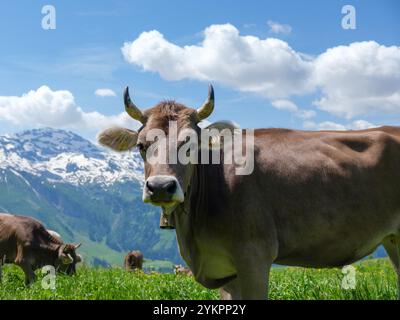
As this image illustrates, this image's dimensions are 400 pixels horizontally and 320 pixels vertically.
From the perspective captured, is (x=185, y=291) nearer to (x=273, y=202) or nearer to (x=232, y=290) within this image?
(x=232, y=290)

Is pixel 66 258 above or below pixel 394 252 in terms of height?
above

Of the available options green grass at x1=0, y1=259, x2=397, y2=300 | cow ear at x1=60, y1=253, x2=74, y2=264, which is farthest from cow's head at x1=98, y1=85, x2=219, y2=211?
cow ear at x1=60, y1=253, x2=74, y2=264

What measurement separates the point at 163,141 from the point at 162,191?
0.89 metres

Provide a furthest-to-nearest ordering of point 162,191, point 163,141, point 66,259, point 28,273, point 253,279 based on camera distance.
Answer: point 66,259
point 28,273
point 163,141
point 253,279
point 162,191

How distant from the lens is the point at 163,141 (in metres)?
7.13

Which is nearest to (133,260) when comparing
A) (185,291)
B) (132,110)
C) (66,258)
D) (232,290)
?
(66,258)

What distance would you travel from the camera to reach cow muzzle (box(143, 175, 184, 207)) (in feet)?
21.2

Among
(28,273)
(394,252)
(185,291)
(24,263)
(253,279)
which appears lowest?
(185,291)

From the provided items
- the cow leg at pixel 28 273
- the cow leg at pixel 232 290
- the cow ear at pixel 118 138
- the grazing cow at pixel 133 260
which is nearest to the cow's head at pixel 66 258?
the cow leg at pixel 28 273

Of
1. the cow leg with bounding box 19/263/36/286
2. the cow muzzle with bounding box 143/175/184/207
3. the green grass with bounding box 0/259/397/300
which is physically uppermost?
the cow muzzle with bounding box 143/175/184/207

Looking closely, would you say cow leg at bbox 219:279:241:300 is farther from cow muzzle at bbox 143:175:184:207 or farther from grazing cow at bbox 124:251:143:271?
grazing cow at bbox 124:251:143:271

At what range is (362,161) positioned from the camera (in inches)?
320
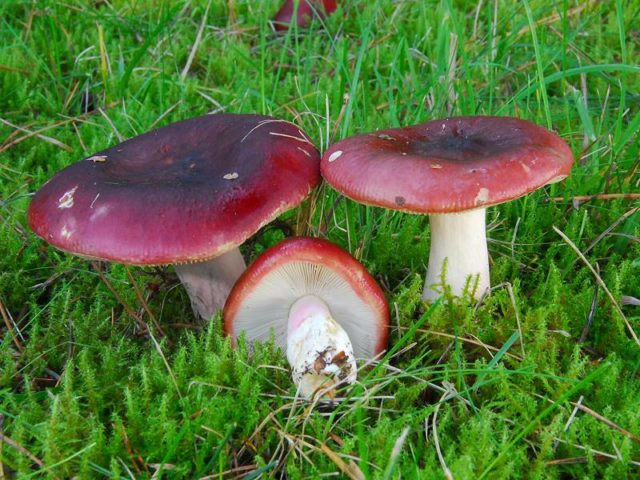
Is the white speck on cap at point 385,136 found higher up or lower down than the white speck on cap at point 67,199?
higher up

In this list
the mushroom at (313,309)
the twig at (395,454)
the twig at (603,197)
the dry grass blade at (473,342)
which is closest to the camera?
the twig at (395,454)

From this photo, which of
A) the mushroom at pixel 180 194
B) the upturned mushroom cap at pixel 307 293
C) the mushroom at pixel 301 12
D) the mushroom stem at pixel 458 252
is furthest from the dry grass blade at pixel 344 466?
the mushroom at pixel 301 12

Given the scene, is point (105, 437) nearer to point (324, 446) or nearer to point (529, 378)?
point (324, 446)

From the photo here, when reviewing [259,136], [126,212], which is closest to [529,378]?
[259,136]

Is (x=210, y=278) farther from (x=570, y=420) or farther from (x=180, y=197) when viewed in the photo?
(x=570, y=420)

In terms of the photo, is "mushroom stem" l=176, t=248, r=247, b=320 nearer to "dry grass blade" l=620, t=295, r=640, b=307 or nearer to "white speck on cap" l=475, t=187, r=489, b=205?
"white speck on cap" l=475, t=187, r=489, b=205

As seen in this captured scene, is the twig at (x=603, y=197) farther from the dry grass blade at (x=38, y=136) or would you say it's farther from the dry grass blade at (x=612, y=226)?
the dry grass blade at (x=38, y=136)

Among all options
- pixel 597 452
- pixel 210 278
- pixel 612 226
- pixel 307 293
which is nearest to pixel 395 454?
pixel 597 452

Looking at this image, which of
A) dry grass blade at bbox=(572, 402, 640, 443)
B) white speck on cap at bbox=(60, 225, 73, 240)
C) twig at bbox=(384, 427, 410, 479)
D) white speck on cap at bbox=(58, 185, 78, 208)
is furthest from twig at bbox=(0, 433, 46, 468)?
dry grass blade at bbox=(572, 402, 640, 443)
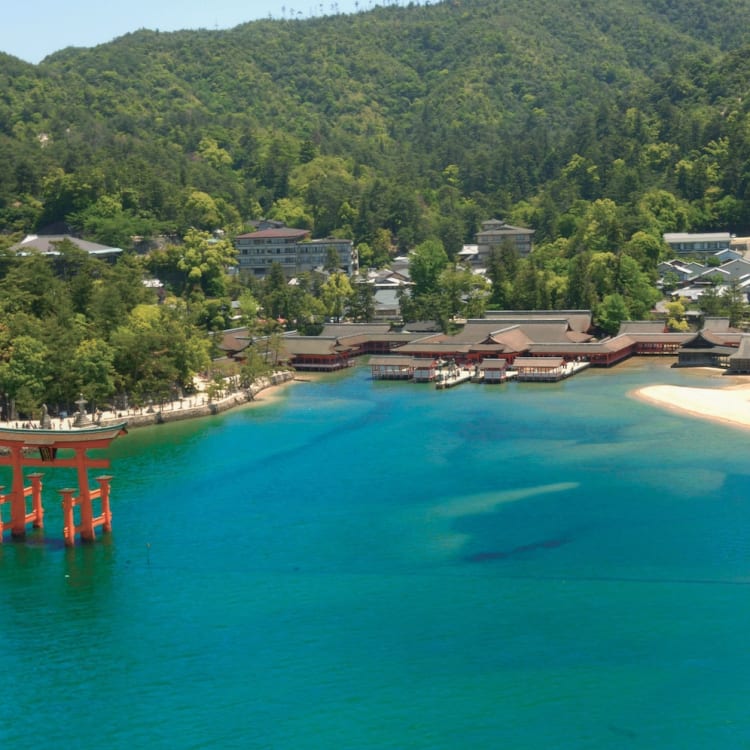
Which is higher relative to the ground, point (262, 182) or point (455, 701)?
point (262, 182)

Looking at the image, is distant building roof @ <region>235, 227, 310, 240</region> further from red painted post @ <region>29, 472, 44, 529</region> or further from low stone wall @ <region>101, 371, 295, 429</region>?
Result: red painted post @ <region>29, 472, 44, 529</region>

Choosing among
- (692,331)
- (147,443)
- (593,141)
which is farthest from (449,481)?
(593,141)

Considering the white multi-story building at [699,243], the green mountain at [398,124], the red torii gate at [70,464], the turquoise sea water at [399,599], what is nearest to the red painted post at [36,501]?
the red torii gate at [70,464]

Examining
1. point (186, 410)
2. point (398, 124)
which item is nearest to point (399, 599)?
point (186, 410)

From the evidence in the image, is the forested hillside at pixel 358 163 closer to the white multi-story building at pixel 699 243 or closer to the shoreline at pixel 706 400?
the white multi-story building at pixel 699 243

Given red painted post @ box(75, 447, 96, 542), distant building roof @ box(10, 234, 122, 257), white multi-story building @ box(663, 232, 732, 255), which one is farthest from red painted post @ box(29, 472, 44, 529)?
white multi-story building @ box(663, 232, 732, 255)

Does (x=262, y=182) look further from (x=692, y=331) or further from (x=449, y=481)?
(x=449, y=481)
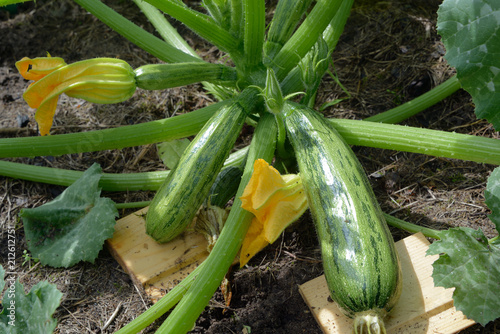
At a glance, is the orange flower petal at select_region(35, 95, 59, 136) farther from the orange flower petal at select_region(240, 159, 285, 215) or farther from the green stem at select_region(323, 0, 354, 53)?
the green stem at select_region(323, 0, 354, 53)

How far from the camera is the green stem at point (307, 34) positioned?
7.94ft

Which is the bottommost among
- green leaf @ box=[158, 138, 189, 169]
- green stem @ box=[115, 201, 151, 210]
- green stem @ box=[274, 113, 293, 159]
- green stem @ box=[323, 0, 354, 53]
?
green stem @ box=[115, 201, 151, 210]

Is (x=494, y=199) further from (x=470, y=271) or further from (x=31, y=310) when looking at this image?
(x=31, y=310)

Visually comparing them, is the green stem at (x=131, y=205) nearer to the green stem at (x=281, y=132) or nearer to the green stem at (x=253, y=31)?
the green stem at (x=281, y=132)

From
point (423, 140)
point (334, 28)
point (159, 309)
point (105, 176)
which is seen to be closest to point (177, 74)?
point (105, 176)

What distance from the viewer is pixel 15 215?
2777mm

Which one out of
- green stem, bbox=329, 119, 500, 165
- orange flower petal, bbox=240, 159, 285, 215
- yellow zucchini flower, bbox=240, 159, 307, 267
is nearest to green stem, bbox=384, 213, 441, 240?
green stem, bbox=329, 119, 500, 165

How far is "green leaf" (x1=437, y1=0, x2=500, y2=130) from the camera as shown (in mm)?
1967

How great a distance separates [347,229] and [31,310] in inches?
50.2

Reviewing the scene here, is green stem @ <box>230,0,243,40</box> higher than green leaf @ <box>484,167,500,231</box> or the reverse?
higher

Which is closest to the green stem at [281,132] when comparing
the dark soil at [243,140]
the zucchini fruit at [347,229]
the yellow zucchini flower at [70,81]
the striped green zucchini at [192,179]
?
the zucchini fruit at [347,229]

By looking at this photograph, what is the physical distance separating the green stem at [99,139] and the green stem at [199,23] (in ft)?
1.39

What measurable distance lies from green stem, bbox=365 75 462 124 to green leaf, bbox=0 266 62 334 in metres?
1.90

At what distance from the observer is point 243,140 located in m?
3.05
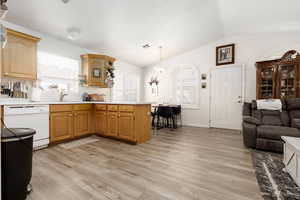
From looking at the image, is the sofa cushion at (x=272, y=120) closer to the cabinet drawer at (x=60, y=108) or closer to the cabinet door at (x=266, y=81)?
the cabinet door at (x=266, y=81)

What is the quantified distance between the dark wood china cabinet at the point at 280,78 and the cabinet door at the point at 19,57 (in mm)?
5258

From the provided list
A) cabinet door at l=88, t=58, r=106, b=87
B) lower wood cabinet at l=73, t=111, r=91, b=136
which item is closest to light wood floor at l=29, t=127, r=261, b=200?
lower wood cabinet at l=73, t=111, r=91, b=136

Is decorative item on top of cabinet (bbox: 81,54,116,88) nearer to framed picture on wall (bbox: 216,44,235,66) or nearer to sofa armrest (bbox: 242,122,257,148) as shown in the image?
framed picture on wall (bbox: 216,44,235,66)

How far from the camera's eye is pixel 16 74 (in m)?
2.76

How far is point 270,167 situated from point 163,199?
1.72 meters

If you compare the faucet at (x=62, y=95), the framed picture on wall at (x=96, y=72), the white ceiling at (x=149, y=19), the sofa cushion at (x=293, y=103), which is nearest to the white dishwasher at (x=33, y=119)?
the faucet at (x=62, y=95)

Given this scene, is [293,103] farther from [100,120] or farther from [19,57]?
[19,57]

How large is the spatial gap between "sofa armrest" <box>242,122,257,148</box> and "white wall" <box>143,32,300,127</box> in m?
1.92

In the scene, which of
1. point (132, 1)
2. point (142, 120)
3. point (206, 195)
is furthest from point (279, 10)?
point (206, 195)

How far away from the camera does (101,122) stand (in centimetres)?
372

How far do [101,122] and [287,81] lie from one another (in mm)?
4664

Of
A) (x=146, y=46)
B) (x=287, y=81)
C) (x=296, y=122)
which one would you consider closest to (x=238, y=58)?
(x=287, y=81)

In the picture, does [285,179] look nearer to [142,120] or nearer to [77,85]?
[142,120]

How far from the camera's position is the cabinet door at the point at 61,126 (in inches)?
119
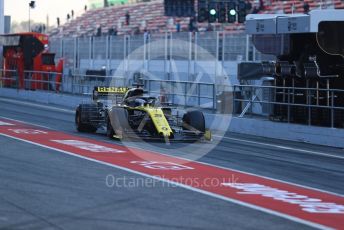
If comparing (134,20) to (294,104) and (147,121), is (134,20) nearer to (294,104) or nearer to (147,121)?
(294,104)

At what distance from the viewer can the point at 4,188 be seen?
10.0m

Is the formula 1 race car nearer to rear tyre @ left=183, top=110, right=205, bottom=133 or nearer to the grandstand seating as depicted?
rear tyre @ left=183, top=110, right=205, bottom=133

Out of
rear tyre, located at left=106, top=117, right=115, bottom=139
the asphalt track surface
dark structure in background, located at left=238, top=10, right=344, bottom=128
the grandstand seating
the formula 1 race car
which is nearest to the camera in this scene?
the asphalt track surface

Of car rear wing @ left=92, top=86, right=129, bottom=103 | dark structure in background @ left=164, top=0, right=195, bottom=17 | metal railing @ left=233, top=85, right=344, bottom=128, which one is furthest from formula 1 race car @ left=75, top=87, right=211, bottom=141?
dark structure in background @ left=164, top=0, right=195, bottom=17

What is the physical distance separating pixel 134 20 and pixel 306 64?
42126mm

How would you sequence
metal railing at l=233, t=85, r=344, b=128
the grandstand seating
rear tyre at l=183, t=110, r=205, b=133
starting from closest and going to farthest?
rear tyre at l=183, t=110, r=205, b=133 < metal railing at l=233, t=85, r=344, b=128 < the grandstand seating

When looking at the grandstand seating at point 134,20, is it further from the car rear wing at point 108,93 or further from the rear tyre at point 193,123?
the rear tyre at point 193,123

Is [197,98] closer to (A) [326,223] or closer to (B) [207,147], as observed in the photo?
(B) [207,147]

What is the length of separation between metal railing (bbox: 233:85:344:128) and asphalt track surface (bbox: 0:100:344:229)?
2.76 metres

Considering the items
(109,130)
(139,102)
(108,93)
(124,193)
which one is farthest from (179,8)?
(124,193)

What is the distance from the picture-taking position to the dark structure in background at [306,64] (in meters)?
19.3

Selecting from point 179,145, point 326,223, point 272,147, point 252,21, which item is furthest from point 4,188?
point 252,21

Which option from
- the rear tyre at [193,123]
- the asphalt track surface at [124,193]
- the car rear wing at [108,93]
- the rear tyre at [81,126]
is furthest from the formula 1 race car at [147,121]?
the rear tyre at [81,126]

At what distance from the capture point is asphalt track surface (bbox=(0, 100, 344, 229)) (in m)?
8.04
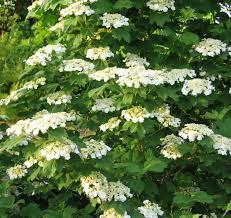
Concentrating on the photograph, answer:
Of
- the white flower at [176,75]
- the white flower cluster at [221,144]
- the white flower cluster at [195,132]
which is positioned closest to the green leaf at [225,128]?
the white flower cluster at [221,144]

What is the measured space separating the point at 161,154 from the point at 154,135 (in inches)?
6.2

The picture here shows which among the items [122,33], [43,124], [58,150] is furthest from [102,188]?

**Required task**.
Copy the listing from its first line through the line containing "0.89 metres", changing "measurement" to "distance" and keeping everything else the same. Leave out the picture markers.

**Complete answer**.
As this image illustrates, this image's dimensions are 400 pixels horizontally and 320 pixels vertically.
From the perspective captured, is (x=185, y=291) nearer to (x=273, y=202) or nearer to (x=232, y=290) within this image?
(x=232, y=290)

Is pixel 66 258 above or below pixel 394 252 in terms of height?
above

Of the available options green grass at x1=0, y1=259, x2=397, y2=300 | cow ear at x1=60, y1=253, x2=74, y2=264, which is farthest from cow's head at x1=98, y1=85, x2=219, y2=211?
cow ear at x1=60, y1=253, x2=74, y2=264

What distance separates the point at 163,141 from the point at 162,191?
0.89 metres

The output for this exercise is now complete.